Нарцисс принял его исповедь, избегая торжественности. Она длилась около двух часов. С застывшим лицом слушал настоятель рассказ о приключениях, страданиях и прегрешениях своего друга, порой задавал вопросы, ни разу не прервал и спокойно выслушал ту часть исповеди, в которой Златоуст признался, что утратил веру в Божественную справедливость и доброту. Его взволновали некоторые признания исповедовавшегося, он видел, какие потрясения и ужасы выпали на его долю, как близко бывал он порой к гибели. Затем он снова поневоле улыбался, тронутый нерастраченной детской невинностью друга, ибо у того вызывали беспокойство и раскаяние неблагочестивые мысли, казавшиеся ему безобидными в сравнении с его собственными сомнениями и бездонными глубинами его логики.

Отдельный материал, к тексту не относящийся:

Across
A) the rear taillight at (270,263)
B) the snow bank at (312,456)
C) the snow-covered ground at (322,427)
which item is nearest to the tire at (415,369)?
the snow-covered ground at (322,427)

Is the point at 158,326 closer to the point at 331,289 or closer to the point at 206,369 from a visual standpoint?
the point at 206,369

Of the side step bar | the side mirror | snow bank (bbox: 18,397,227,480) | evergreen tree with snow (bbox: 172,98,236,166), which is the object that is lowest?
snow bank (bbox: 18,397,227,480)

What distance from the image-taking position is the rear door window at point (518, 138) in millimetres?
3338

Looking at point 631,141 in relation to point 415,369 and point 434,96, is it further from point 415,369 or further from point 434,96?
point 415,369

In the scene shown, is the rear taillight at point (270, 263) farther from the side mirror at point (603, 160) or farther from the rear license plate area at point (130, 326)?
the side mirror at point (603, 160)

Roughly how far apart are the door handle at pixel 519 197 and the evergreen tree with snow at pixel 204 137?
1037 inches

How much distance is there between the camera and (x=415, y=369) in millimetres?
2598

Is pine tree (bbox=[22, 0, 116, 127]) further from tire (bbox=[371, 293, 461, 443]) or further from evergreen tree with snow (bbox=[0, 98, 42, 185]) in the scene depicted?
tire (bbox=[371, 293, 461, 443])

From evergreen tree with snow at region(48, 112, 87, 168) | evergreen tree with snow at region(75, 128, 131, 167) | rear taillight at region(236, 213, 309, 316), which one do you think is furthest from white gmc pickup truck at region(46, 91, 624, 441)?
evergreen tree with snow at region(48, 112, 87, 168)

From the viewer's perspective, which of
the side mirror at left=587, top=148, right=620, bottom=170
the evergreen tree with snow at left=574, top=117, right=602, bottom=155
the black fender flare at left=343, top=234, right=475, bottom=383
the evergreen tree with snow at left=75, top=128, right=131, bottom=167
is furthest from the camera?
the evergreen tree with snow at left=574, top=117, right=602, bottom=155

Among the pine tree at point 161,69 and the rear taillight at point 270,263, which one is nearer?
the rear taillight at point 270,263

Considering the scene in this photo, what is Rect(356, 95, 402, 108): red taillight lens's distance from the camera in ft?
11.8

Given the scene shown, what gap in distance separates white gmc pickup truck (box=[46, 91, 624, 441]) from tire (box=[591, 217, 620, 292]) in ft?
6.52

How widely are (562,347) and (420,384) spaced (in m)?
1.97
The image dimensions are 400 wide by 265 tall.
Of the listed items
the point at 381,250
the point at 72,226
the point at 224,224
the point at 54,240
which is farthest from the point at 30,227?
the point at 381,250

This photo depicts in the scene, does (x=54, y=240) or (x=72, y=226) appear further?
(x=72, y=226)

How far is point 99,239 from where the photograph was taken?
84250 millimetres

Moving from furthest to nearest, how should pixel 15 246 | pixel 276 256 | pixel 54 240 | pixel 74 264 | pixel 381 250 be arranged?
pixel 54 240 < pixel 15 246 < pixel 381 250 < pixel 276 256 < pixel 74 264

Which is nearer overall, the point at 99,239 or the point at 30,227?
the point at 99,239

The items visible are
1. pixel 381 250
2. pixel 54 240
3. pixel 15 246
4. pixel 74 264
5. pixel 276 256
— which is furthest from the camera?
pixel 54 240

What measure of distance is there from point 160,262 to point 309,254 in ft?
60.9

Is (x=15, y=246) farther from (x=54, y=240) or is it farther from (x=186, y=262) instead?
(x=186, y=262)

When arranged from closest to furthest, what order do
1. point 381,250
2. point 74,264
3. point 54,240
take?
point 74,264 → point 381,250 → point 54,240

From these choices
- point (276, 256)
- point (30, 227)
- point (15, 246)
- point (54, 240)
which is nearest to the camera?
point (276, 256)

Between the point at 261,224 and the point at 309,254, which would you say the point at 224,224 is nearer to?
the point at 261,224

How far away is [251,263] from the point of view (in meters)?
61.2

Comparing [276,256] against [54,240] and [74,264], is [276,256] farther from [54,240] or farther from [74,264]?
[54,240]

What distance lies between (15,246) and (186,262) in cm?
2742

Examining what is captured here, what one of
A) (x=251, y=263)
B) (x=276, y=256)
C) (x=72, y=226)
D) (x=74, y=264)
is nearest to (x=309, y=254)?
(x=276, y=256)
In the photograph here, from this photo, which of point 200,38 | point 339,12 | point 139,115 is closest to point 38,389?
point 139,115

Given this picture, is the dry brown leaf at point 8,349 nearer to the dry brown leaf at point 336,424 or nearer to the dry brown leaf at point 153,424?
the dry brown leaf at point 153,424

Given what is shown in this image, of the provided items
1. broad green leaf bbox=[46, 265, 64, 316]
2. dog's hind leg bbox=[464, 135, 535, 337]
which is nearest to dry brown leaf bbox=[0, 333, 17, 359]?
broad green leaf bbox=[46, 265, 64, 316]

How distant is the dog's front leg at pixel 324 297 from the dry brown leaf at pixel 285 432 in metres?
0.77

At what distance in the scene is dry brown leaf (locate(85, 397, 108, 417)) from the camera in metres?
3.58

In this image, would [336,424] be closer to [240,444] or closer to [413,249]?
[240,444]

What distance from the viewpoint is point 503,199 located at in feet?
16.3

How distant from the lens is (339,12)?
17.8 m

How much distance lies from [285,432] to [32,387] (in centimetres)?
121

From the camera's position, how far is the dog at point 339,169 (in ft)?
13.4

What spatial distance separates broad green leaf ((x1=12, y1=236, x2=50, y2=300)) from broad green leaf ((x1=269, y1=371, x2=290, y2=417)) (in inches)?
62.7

К удивлению, даже к разочарованию Златоуста, исповедник признал его грехи не слишком тяжелыми, но сурово предостерег его и подверг наказанию за пренебрежение молитвой, исповедью и причастием. Он наложил на него покаяние: перед причастием целый месяц жить умеренной и целомудренной жизнью, каждое утро ходить к заутрене и каждый вечер читать три раза «Отче наш» и один раз молитву во славу Богородицы.
После этого он сказал:
— Я взываю к тебе и прошу отнестись к покаянию серьезно. Не уверен, знаешь ли ты еще текст заутрени. Ты должен следить за каждым словом, глубоко вникая в смысл. «Отче наш» и несколько гимнов я повторю с тобой еще сегодня и укажу, на какие слова и мысли ты должен обратить особое внимание. Священные слова нельзя произносить и выслушивать, как произносят и выслушивают слова обыкновенные. Как только ты поймаешь себя на том, что бездумно произносишь слова, а такое будет случаться чаще, чем тебе кажется, вспомни об этой минуте и о моем предостережении, начни все сначала и так выговаривай слова, вникая в них сердцем, как я тебя научу.
Был ли то счастливый случай или же настоятель так хорошо разбирался в психологии, но только после исповеди и покаяния для Златоуста наступила радостная пора исполнения желаний и умиротворенности. Погруженный в свою работу, полную напряжения, забот и удовлетворения, он благодаря необременительным, но выполнявшимся с полной отдачей духовным упражнениям каждое утро и каждый вечер освобождался от волнения дня, чувствуя, как все его существо возносится на более высокую ступень, которая избавляла его от тягостного одиночества и как ребенка вовлекала в Царство Божие. Если борьбу за свое творение он принужден был вести в одиночку, отдавая ему всю страсть души и чувства, то час молитвы снова приобщал его к невинности. Нередко сгорая во время работы от ярости и нетерпения или впадая в экстаз, он погружался в свои благочестивые упражнения, как в глубокий прохладный источник, который смывал с него как высокомерие восхищения, так и высокомерие отчаяния.
Такое удавалось не всегда. Иногда после напряженной работы он не обретал вечером покоя и сосредоточенности, несколько раз забывал о покаянных молитвах, и многократно, когда он пытался погрузиться в себя, ему мешала, причиняя мучения, мысль, что молитва — всего лишь детское желание ублажить Бога, которого вовсе нет или который не в состоянии помочь тебе. Он сказал об этом другу.
— Продолжай, — говорил Нарцисс, — ты дал обещание и должен сдержать его. Тебе не должно размышлять над тем, внимает ли Бог твоей молитве или существует ли вообще тот Бог, которого ты себе воображаешь. Не должно тебе задумываться и над тем, что твои старания по-детски наивны. В сравнении с тем, к кому обращены наши молитвы, все наши дела — ребячество. Творя молитву, ты должен раз и навсегда запретить себе эти глупые детские мысли. Ты должен так читать «Отче наш» и хвалу Марии, так отдаваться словам молитвы и проникаться ими, как будто поешь или играешь на лютне, не гоняясь за какими-то умными мыслями и суждениями, а как можно чище выводя каждый звук и каждую ноту. Когда поешь, не думаешь о том, полезно пение или нет, а просто поешь. Точно так же надо и молиться.